TEXT SEGMENT:
§
Cat... smolder burn

  • Active since 1995, Hearth.com is THE place on the internet for free information and advice about wood stoves, pellet stoves and other energy saving equipment.

    We strive to provide opinions, articles, discussions and history related to Hearth Products and in a more general sense, energy issues.

    We promote the EFFICIENT, RESPONSIBLE, CLEAN and SAFE use of all fuels, whether renewable or fossil.
Status
Not open for further replies.

woodmiser

Feeling the Heat
Oct 20, 2011
390
Garnet Valley, PA
Been reading about cat stoves and the ability to "smolder burn". Does this still produce substantial heat?
Is there such a thing as a retrofit cat that can plug into the top of the flue exit?
 
there are "retrofit cats" that were usually a section of stovepipe, they made a lot during the 80's when cats were new, my understanding is they don't work very well as they struggle to keep up to temp (and there's no separate source of heated secondary air for them in most stoves, so when you damp it down to smoulder the wood you're also cutting what excess air the cat would need to combust)

I know woodmanspartsplus.com carries one ("Add-On Catalytic Damper") in 6" and 8" flue sizes.
§
EXCERPTED DATA:
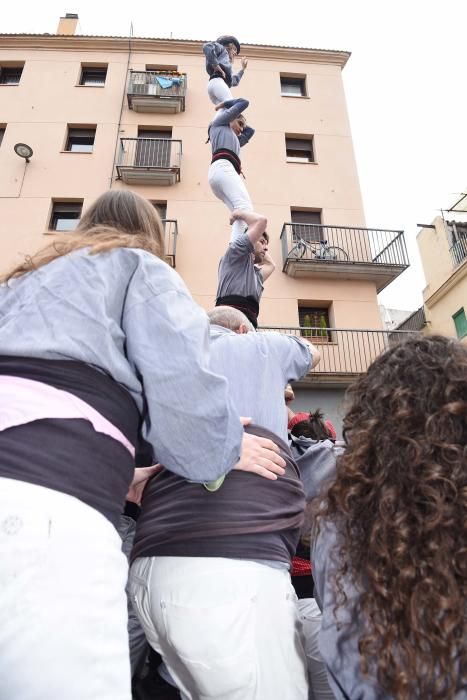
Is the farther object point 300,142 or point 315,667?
point 300,142

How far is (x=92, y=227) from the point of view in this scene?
4.32ft

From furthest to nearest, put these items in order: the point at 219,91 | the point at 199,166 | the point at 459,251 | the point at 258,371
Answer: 1. the point at 459,251
2. the point at 199,166
3. the point at 219,91
4. the point at 258,371

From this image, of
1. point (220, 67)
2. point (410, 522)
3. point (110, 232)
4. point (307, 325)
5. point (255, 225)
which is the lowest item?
point (410, 522)

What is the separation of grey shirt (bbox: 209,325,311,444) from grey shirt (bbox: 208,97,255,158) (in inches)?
113

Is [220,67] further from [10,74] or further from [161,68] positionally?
[10,74]

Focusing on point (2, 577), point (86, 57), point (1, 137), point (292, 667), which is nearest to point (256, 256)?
point (292, 667)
§
TASK OBJECTIVE:
Answer these questions using the cat stove thread above:
1. Since what year has Hearth.com been active?
2. According to the reply, in what decade were many retrofit cats made?
3. In which flue sizes does woodmanspartsplus.com carry the "Add-On Catalytic Damper"?

TASK RESULT:
1. 1995
2. The 80's
3. 6" and 8"